Only the pictures are to be dropped; the rest of the data below is to be duplicated exactly.

**DATASET CONTENT**
────────────────────

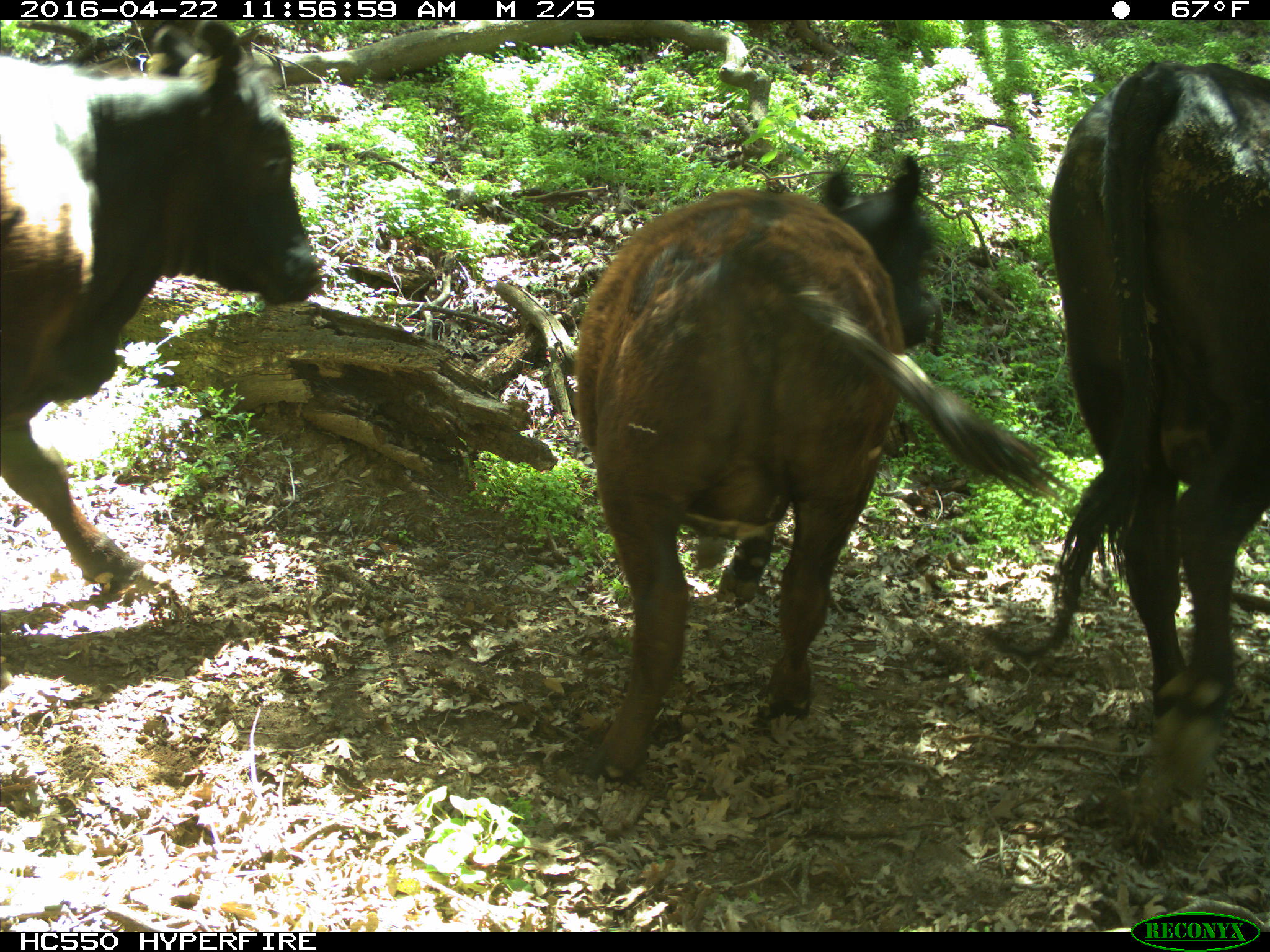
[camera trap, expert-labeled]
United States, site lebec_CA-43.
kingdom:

────────────────────

**ANSWER BOX**
[camera trap, expert-labeled]
United States, site lebec_CA-43.
kingdom:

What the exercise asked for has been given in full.